Stated exercise 1:
Answer these about the catfish forum thread:
(a) How long was the flathead, in inches?
(b) What does the neighbor fish for most of the time?
(c) Which river was the fish caught on?
Stated exercise 2: Write out the part of the catfish forum thread from "Fish caught this" to "him on? Bluegill.", word for word.
Stated exercise 3: Write what comes next in the catfish forum thread, picking up after its last sentence.

# "Okies" Catfish biting on the River!! Pic



## braggscowboy (Jan 6, 2004)

Fish caught this morning by my neighbor. Catches a lot of fish. Big flathead, 44" long, 12" head and weighs 55#. Big fish!


----------



## big rockpile (Feb 24, 2003)

Nice Flatty what did he catch him on? Bluegill.

big rockpile


----------



## Fowler (Jul 8, 2008)

My mouth is watering....when is the fish fry...Mmmmm....beer battered catfish...the cheeks are the best.


----------



## braggscowboy (Jan 6, 2004)

Rock, he fishes perch most of the time. Fowler, he also has a big fish fry about once a month, and I am sure he would welcome you.


----------



## Tad (Apr 2, 2003)

I just had catfish for the first time this weekend, and boy was it good!


----------



## Oldcountryboy (Feb 23, 2008)

Braggscowboy, did your neighbor catch that one down on Tenkiller, or lower Illinois River? Or just what river was he fishin?


----------



## braggscowboy (Jan 6, 2004)

OCB, he caught it on the Arkansas, just down from my house. I am about a mile or so from the river. H fishes enough, if one is hungry, he will be there to catch it.

Records from a data collection
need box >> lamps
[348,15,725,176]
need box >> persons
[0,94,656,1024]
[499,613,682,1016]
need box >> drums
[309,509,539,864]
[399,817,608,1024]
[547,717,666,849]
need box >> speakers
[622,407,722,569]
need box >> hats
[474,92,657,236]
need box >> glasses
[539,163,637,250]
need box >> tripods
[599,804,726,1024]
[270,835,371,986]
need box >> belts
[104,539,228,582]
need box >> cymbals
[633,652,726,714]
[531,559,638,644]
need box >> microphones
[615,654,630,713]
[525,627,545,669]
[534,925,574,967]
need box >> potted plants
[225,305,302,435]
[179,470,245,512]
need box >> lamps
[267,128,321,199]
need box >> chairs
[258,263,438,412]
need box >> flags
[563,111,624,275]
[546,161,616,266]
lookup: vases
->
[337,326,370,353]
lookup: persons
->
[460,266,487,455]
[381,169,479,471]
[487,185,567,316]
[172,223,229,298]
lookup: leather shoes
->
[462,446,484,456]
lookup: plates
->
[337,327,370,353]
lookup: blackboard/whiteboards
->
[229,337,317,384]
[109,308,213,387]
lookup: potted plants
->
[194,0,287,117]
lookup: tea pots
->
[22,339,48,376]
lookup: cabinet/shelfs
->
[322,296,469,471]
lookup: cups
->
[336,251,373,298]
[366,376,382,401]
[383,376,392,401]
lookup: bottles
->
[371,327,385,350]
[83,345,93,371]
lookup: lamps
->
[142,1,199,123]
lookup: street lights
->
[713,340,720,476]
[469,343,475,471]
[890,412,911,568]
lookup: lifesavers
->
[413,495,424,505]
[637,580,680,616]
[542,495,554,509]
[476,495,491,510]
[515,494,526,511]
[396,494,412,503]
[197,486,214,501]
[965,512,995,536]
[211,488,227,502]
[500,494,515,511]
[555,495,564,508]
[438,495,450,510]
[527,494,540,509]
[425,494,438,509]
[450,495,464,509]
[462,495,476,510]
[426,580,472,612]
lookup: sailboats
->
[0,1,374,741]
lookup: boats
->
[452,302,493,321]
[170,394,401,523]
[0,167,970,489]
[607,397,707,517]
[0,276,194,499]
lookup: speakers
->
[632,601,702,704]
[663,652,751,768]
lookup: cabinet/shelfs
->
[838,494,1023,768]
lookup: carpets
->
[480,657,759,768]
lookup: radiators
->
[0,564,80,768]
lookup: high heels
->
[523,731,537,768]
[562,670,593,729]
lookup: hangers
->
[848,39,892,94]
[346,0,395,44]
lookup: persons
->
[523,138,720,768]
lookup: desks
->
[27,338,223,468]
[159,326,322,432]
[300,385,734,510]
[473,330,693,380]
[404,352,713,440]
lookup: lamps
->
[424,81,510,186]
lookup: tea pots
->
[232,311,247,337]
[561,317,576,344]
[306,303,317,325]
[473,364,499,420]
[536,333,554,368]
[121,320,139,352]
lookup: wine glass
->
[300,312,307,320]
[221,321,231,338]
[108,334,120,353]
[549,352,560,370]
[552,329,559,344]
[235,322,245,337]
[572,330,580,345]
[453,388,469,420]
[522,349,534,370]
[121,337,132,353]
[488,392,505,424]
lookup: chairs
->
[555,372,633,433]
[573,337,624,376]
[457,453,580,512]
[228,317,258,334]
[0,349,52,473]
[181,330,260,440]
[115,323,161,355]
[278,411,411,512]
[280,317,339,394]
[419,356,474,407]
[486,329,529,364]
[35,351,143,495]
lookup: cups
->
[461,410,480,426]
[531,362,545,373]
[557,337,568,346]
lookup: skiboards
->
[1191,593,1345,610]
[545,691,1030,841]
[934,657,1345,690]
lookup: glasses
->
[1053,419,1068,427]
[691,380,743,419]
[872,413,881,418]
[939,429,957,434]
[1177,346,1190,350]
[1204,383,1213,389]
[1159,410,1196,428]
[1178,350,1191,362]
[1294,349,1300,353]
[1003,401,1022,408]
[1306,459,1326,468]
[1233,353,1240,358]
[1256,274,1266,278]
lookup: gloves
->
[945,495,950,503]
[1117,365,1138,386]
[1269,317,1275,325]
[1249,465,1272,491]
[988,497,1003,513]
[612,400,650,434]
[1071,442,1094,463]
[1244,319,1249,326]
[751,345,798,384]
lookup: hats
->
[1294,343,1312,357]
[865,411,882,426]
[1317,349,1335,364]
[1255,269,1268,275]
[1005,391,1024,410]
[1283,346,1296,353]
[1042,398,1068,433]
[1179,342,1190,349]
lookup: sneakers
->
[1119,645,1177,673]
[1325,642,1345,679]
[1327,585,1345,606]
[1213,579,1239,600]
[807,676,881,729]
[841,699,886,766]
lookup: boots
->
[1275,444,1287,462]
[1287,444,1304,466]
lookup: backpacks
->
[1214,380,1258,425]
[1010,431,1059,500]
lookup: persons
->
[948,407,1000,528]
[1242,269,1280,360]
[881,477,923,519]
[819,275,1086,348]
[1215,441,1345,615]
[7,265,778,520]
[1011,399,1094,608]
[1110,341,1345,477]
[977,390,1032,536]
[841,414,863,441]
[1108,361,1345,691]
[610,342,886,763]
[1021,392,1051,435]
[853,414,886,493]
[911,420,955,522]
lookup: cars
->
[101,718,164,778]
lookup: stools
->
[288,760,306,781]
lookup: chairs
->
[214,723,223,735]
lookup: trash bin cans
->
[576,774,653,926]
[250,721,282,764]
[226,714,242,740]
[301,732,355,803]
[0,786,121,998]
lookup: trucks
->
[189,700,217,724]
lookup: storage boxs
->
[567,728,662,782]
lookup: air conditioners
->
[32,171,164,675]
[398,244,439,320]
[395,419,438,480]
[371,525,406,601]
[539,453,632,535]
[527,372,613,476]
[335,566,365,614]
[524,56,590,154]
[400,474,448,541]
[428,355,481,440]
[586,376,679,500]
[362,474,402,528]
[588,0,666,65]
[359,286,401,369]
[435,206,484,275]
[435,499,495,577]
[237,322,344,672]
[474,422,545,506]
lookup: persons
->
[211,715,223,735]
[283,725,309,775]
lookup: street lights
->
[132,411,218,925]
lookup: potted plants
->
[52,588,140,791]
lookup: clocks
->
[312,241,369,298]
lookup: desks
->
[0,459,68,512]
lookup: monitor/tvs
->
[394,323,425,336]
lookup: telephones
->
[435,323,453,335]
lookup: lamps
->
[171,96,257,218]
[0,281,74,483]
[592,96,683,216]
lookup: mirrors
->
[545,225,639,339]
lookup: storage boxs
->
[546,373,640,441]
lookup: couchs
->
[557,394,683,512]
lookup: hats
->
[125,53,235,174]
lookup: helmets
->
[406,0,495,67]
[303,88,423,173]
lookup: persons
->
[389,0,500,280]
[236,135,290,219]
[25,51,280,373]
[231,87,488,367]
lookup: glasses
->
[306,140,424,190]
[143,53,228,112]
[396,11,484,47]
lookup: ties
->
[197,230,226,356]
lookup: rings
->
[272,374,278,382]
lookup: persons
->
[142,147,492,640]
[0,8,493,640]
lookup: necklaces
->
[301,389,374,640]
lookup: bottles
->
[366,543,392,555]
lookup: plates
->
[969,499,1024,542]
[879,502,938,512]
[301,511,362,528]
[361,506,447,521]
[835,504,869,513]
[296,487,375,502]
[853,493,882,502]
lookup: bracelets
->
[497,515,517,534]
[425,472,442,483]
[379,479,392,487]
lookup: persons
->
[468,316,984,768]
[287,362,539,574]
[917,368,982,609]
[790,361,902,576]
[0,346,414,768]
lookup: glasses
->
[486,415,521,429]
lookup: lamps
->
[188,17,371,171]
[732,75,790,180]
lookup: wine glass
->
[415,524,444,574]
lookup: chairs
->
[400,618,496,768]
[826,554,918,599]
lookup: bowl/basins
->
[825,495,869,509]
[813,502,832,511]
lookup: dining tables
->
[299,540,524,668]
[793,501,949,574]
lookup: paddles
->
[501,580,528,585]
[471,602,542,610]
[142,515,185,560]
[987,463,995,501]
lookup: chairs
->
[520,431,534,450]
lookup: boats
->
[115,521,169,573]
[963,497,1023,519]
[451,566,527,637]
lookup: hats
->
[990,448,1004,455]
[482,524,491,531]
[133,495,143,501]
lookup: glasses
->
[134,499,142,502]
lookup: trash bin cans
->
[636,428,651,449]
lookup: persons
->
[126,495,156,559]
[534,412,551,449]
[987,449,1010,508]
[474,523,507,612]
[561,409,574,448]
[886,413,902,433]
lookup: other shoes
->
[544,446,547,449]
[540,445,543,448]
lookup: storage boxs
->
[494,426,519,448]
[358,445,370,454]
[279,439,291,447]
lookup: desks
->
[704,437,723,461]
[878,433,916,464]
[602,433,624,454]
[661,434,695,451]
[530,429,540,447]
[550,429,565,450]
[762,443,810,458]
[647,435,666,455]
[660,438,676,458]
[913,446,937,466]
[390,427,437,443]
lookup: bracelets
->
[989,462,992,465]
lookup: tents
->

Exercise response 1:
(a) 44 inches
(b) Perch
(c) The Arkansas

Exercise response 2:
Fish caught this morning by my neighbor. Catches a lot of fish. Big flathead, 44" long, 12" head and weighs 55#. Big fish!


----------



## big rockpile (Feb 24, 2003)

Nice Flatty what did he catch him on? Bluegill.

Exercise response 3:
----------



## Badger (Jun 11, 2010)

Nice fish ! I love it when the flatheads start bitin. They're a blast on rod and reel.


----------



## MattyD (Nov 22, 2010)

-Now that's a nice cat! Where I grew up, we mostly had channels. But every now and then we'd hook a flathead. Not that big, maybe 20-25 lbs if we were lucky. Channels usually ran around 5-10 lbs. Good enough to skin right there on the bank and cook it over the fire we had going. Good times...

L8R,
Matt


----------



## Oxankle (Jun 20, 2003)

That picture sure makes the flathead look skinny. A 55# flathead should have a belly like a sow hog. Wish he'd had a shot of him from the side or hanging. 

Friends went fishing last week: The group caught nearly 400# of cats, the biggest in the fifties and many 10-15 pound range. Big fish fry on the river and plenty left to take home.


----------



## backwoodsman (Jan 21, 2010)

On my photobucket page thingy theres some big flat pics. Nice flat, most of ours come of bankpoles. Great eating too. Belly flaps are excellent eating too.


----------



## backwoodsman (Jan 21, 2010)

Just went and looked. More deer etc pics but one barrel of nice cats not trophies though. My wife will have to find where the other are loaded too.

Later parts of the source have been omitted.